Army Seals Off Capital Of Indian Kashmir For PM's Visit Amid Violence
23 May 2006
Srinagar: Indian troops sealed off vast swathes of Kashmir's summer capital following a spate of violence by Islamic militants in the runup to a visit Wednesday by Prime Minister Manmohan Singh, the army said. Combat troops backed border guards in Srinagar where residents in several districts found themselves coralled into 'sanitized zones' amid tight security ahead of Singh's visit for two days of peace talks with political leaders. 'There is very tight security in view of the roundtable conference and the prime minister's visit and operations are going on across the (Kashmir) valley,' Indian army spokesman Lieutenant Colonel Vijay Batra told AFP. He said Singh would head straight for a meeting of security commanders to review the situation in Kashmir where Muslim militants have vowed to disrupt the two-day talks aimed at restoring peace in the troubled region. Seven people died and 22 were wounded Sunday when rebels opposing peace efforts attacked hundreds of people at a political event in Srinagar. The security restrictions in the city of one million led to frayed tempers as office-goers were forced to travel many extra miles on circuitous routes. 'Why can't the prime minister stay home in New Delhi and hold all his talks there?' asked resident Ghulam Rasool, escorting his daughter to school near Srinagar's heavily-fortified airport zone. 'This is the height of our tourism season and such roundtables will only scare off our guests,' said another resident, after being shooed off a street while a siren- blaring security convoy drove past. Despite extra security, a civilian was killed and 34 wounded, including five Indian tourists, in four separate grenade attacks by Islamic militants in Srinagar on Monday.
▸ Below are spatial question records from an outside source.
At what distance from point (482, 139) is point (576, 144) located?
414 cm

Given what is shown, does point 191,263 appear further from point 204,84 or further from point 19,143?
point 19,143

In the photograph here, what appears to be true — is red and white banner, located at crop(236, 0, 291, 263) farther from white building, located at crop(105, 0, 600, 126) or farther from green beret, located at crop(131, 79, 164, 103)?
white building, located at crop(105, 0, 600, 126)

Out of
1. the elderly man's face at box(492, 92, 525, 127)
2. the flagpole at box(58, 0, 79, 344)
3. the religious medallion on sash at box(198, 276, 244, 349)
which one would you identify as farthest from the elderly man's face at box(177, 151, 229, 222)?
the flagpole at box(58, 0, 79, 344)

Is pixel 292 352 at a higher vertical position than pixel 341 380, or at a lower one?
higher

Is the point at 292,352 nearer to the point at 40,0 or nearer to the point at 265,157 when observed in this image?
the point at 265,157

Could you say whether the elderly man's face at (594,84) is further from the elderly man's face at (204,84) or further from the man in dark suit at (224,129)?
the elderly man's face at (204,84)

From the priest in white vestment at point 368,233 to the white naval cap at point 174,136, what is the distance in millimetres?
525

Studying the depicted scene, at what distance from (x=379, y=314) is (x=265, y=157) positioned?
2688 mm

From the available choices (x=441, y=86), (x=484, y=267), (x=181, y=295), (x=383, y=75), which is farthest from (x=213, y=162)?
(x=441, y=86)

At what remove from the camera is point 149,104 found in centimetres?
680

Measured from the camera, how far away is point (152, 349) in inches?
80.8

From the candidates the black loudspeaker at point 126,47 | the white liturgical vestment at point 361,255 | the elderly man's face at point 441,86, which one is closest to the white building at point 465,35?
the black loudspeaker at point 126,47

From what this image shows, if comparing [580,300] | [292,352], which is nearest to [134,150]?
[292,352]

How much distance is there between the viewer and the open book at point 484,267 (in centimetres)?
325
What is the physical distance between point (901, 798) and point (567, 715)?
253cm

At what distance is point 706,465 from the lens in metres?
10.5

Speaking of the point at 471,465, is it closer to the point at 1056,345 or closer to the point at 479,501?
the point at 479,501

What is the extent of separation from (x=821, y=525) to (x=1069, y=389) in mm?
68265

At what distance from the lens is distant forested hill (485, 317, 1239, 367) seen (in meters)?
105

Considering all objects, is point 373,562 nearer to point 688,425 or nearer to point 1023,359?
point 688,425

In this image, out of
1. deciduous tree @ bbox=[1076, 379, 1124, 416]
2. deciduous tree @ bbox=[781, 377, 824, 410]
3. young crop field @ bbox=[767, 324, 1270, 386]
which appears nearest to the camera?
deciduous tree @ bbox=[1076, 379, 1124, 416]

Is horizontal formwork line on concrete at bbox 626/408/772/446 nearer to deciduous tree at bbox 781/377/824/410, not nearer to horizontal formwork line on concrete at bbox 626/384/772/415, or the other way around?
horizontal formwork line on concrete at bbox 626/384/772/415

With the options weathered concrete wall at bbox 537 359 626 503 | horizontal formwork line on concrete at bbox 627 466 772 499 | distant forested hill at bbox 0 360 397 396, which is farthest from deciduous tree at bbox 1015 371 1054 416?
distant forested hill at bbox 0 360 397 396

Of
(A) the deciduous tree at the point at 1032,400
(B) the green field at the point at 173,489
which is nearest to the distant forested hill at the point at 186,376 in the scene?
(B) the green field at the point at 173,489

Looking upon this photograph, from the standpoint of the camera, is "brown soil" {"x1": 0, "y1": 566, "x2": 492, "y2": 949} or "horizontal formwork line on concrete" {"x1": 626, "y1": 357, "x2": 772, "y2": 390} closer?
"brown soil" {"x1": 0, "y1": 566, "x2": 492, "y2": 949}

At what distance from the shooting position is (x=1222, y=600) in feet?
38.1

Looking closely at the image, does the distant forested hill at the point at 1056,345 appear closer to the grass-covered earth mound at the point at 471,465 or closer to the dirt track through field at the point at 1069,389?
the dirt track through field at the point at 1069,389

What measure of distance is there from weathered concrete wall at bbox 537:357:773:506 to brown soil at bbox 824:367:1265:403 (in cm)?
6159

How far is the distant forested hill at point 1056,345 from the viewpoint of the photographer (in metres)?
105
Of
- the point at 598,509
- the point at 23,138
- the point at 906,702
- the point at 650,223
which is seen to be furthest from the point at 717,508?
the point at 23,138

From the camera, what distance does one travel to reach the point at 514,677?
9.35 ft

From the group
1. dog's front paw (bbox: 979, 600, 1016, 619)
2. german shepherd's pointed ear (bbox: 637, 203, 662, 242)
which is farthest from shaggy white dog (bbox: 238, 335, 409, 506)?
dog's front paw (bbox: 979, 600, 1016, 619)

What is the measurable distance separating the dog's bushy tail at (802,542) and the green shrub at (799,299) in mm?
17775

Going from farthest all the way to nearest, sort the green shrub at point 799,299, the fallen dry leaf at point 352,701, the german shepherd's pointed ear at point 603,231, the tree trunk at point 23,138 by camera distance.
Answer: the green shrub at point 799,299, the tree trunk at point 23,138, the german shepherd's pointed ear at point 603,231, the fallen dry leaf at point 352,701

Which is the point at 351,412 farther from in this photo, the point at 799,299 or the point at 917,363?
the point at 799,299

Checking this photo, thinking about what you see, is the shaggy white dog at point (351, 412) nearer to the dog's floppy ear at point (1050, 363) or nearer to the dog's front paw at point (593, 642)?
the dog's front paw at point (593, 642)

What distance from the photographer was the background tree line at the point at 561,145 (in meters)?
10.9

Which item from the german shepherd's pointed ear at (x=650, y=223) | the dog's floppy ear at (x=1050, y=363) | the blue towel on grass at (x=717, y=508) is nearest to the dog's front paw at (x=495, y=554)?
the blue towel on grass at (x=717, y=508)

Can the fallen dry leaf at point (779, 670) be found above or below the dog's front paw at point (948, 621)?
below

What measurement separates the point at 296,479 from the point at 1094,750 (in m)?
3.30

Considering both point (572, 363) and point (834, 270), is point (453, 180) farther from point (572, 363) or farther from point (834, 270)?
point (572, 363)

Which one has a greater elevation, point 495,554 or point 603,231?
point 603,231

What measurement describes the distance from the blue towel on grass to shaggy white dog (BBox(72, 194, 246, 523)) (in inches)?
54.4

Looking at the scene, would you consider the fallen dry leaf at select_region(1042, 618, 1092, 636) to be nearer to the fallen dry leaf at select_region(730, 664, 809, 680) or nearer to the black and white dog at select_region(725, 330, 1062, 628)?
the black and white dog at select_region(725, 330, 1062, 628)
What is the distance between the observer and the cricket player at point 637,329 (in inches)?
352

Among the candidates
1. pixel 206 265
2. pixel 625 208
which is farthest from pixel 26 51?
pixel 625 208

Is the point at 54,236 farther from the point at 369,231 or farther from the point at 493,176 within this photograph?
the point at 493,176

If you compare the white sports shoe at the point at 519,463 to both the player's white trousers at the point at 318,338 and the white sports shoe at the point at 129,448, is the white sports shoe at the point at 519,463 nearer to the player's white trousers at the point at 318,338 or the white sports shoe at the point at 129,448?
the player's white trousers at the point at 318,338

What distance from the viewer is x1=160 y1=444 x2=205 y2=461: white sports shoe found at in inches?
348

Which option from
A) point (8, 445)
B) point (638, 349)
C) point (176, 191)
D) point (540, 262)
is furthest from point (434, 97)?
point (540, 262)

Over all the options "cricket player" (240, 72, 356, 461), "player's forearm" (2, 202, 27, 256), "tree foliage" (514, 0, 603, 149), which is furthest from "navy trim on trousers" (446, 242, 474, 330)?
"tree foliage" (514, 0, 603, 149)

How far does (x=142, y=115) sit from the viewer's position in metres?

The scheduled venue for the roundtable peace conference on the banks of Srinagar's Dal Lake was out of bounds to traffic. Soldiers with automatic weapons and shoulder-fired rocket launchers patrolled the waters on powerboats, witnesses said. On Monday, the moderate faction of Kashmir's main separatist alliance, the Hurriyat or Freedom Alliance, turned down an invitation to take part in the roundtable saying it was 'futile'. The Hurriyat, which did attend talks with Singh in New Delhi last month, agreed however to meet the Indian premier on the sidelines of the conference.